Epilogue: Eden

My sisters are all so incredible. Eila’s work event managed to showcase Eva’s social media marketing skills and Eliza’s goats and, of course, Eila’s own amazing plant skills. I wish she’d have made a push to let me set up some beehives here, but this job is still pretty new for her. I get it.

I glance at my work phone out of habit. Nothing new. I usually get a lot of calls this time of year because bees tend to swarm into people’s yards … or houses … or machinery.

I never meant to become a beekeeper. It’s not like how Esther opened a bar on purpose and Eila was always going to be a professional plant lady.

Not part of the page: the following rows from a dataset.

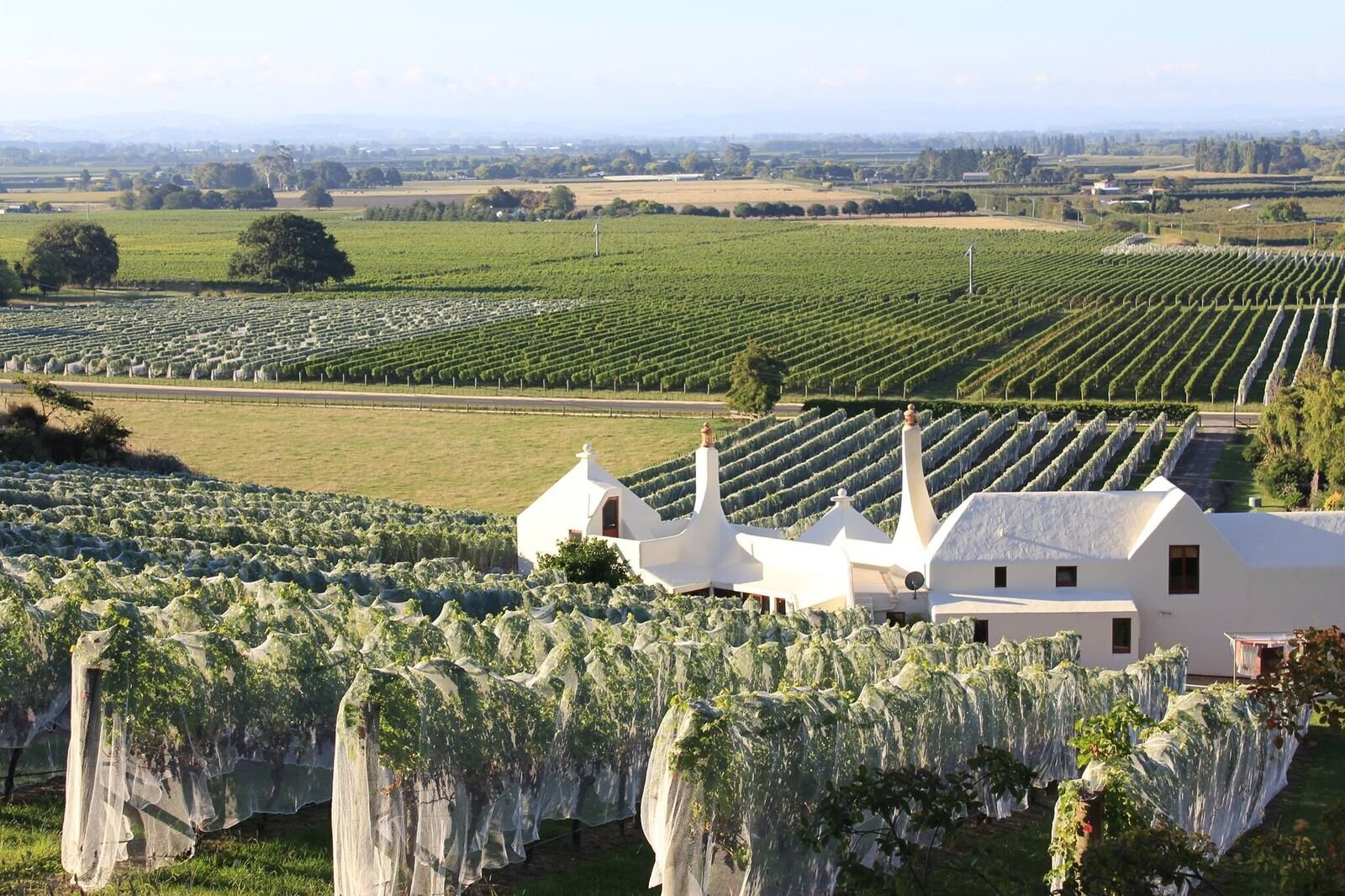 Te-Mata-Elston-Chardonnay-2015-trocken-1-x-075-l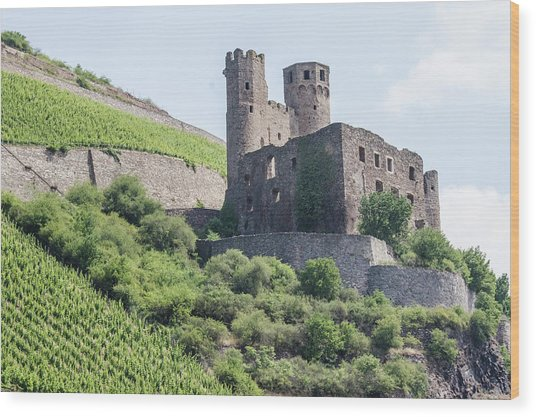 Ehrenfels Castle Wood Print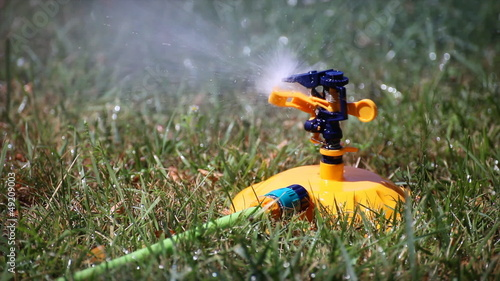 water sprinkler irrigating the grass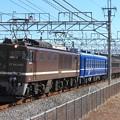 回9745レ EF64 1001+オヤ12-1+旧型客車 6両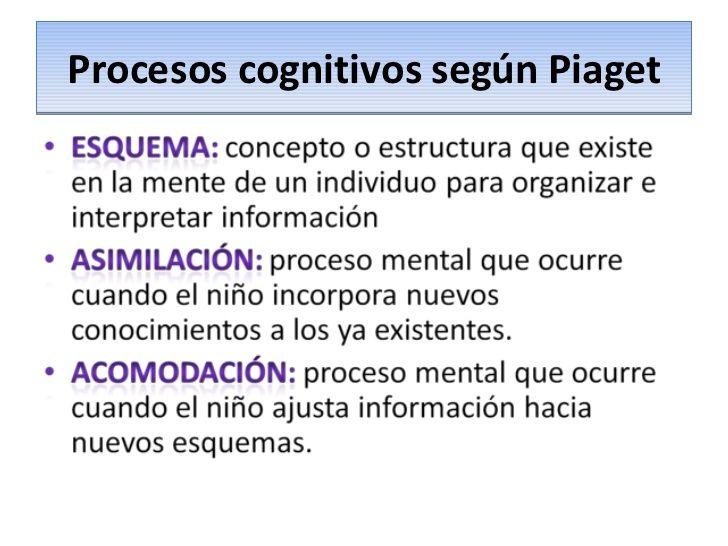 Analizamos Los Procesos Cognitivos Según Piaget Que Son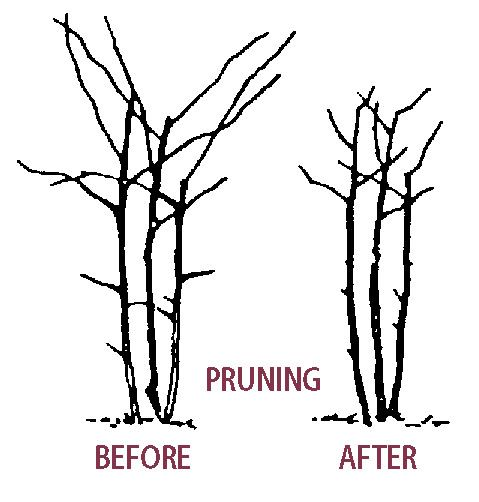 Addicted To Tree Pruning Brisbane ? Us Too. 6 Reasons We
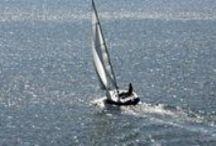 Solo Circumnavigators / For the love of the sea.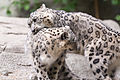 Snow Leopards Playing (22396353492).jpg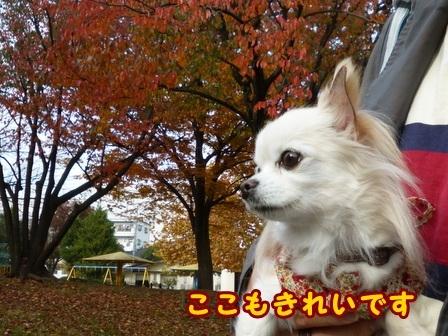 blog8634a.jpg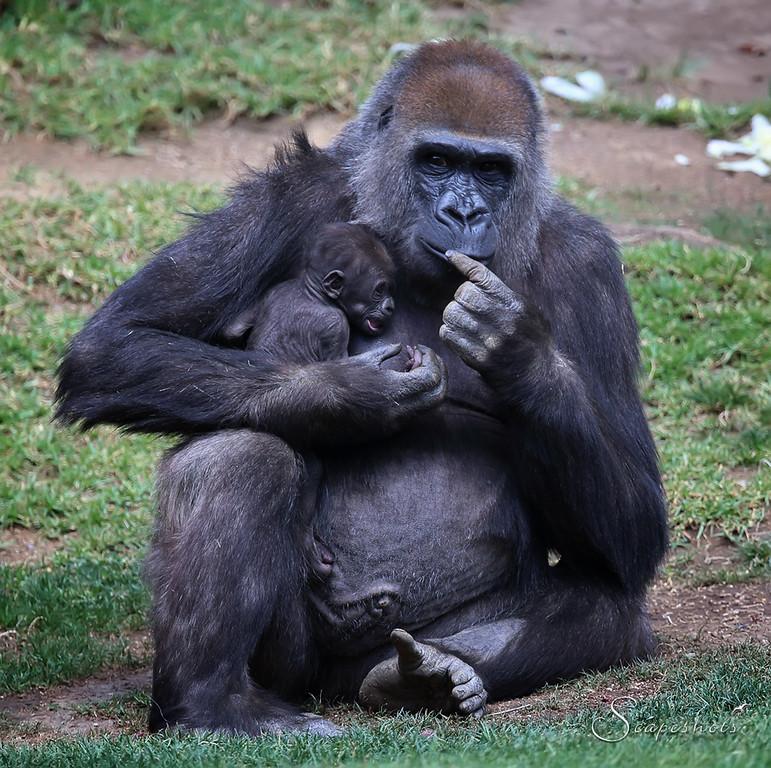 IMAGE: http://www.scapeshots.com/Animals/ZooSafariPark/i-sGKkkkp/0/XL/IMG_0196_mod2-XL.jpg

I happened to be in the right place one day when someone found bees in their garage and, well, I just knew what to do. Now, here I am, selling honey and beeswax salves and, when I’m really lucky, getting paid to remove bees from other people’s property.

But today is about Eila. I’m happy for her and Ben, I swear. Even though I can tell my sister is going to move out and then I’ll be totally stuck with rent. Sure, I could move someplace smaller and probably afford to live alone. But it’s not just me.

I’ve got five colonies of bees in the back yard, and that doesn’t even include the spare boxes I’ve started storing on Eila’s lot where she grows hops.

I smile and clap as my sister proudly details the native plants all throughout the cemetery. Who would have thought these old cemeteries were so carefully planned out? There’s a flipping arboretum in here, and I just know those fruit trees would really benefit from a nice, active colony of honeybees. Oh well.

Eila catches my eye, hands in her pockets, and I wave at her from my place front and center of the little crowd consisting of all our sisters, their friends, and quite a few strangers just here for the vibes. Should I have brought business cards? Is that slimy, to promote my work at my sister’s shindig?

Before I can decide, my work phone actually rings in my pocket. I back away from the group, hoping I’m not distracting my sister from her talk, and answer the phone without looking at the number. “Storm Swarm, this is Eden.”

The caller coughs. And then I hear a voice I’d rather forget. “Eden? Hey. I’ve got a problem.”

I pull the phone away from my face and stare at it. Of course I don’t have his number entered into my contacts. This is my work phone. In my personal phone, I listed him as ACTUAL SATAN.

“Eden? Are you there?” His voice sounds tinny, far away. I take a few breaths and look around me, trying to decide if, I don’t know, someone is pranking me. Somehow.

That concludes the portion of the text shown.